Nobody tells this to people who are beginners, I wish someone told me. All of us who do creative work, we get into it because we have good taste. But there is this gap. For the first couple years you make stuff, it’s just not that good. It’s trying to be good, it has potential, but it’s not. But your taste, the thing that got you into the game, is still killer. And your taste is why your work disappoints you. A lot of people never get past this phase, they quit. Most people I know who do interesting, creative work went through years of this. We know our work doesn’t have this special thing that we want it to have. We all go through this. And if you are just starting out or you are still in this phase, you gotta know its normal and the most important thing you can do is do a lot of work. Put yourself on a deadline so that every week you will finish one story. It is only by going through a volume of work that you will close that gap, and your work will be as good as your ambitions. And I took longer to figure out how to do this than anyone I’ve ever met. It’s gonna take awhile. It’s normal to take awhile. You’ve just gotta fight your way through.

It’s fine. It’s fine to throw stuff out into the world that doesn’t feel perfect. Put it out anyway, whatever your art is. And it’s fine not to be in love with everything you make. Keep making, just the same.

We need your art, and you need to keep producing it until it becomes what you want it to be.


This post is part of a 31-day series called “Grace in Failure.” Other posts from the series can be found here.

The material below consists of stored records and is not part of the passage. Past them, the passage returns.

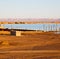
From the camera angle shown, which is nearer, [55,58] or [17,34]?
[55,58]

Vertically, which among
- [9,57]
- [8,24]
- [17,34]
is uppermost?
[9,57]

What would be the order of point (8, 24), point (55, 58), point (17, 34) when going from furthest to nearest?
point (8, 24) → point (17, 34) → point (55, 58)

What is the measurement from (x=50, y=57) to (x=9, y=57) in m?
1.51

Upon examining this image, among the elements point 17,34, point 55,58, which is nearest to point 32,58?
point 55,58

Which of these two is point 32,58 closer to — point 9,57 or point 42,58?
point 42,58

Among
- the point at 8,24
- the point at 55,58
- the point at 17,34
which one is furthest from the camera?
the point at 8,24

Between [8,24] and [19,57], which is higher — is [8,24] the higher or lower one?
the lower one

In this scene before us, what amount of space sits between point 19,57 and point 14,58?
0.24m

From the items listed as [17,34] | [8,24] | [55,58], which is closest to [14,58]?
[55,58]

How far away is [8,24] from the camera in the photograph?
149 ft

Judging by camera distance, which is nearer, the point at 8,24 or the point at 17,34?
the point at 17,34

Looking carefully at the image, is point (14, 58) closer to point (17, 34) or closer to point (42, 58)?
point (42, 58)

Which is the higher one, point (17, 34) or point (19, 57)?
point (19, 57)

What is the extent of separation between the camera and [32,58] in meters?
8.28
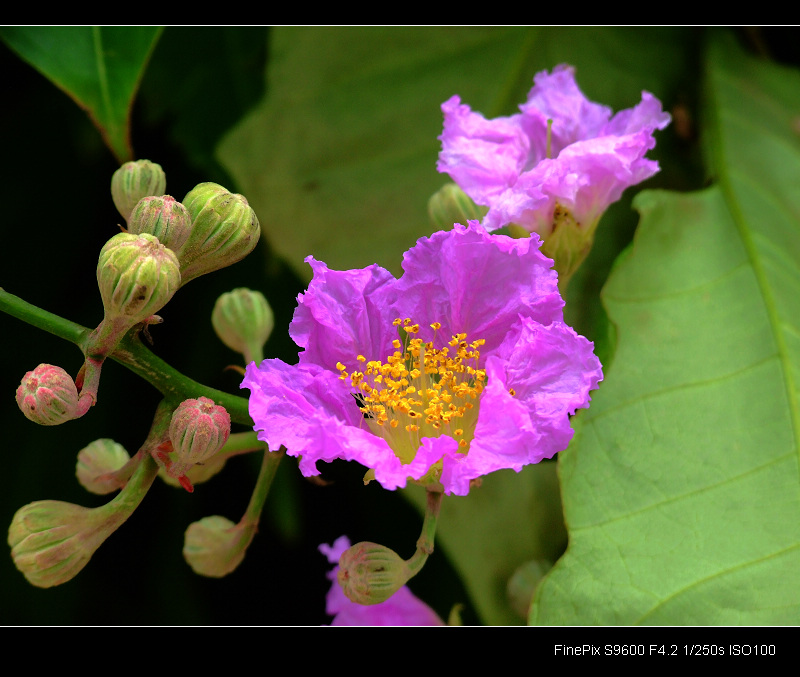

31days of grace in failure 4-3

Published by robininalaska

Robin Chapman is a part-time writer, editor, and birth photographer and a full-time imperfect mama, wife, Jesus follower, and normalizer of failure. She’s trying hard to learn how to do this motherhood thing in a way that doesn’t land the whole family in intensive therapy. She has a heart for helping other mamas buried in the little years with hope, humor, and solidarity. You can find her hiding out in the bathroom with an iced dirty chai, writing and editing and making spreadsheets for KindredMom.com where she is a cheerleader for mamas, or online looking for grace in her mundane and weird life. She lives in Fairbanks, Alaska with her four delightful (crazy) kids—some homeschooled, some public schooled, some too young for school at all—and her ridiculously good looking husband, Andrew.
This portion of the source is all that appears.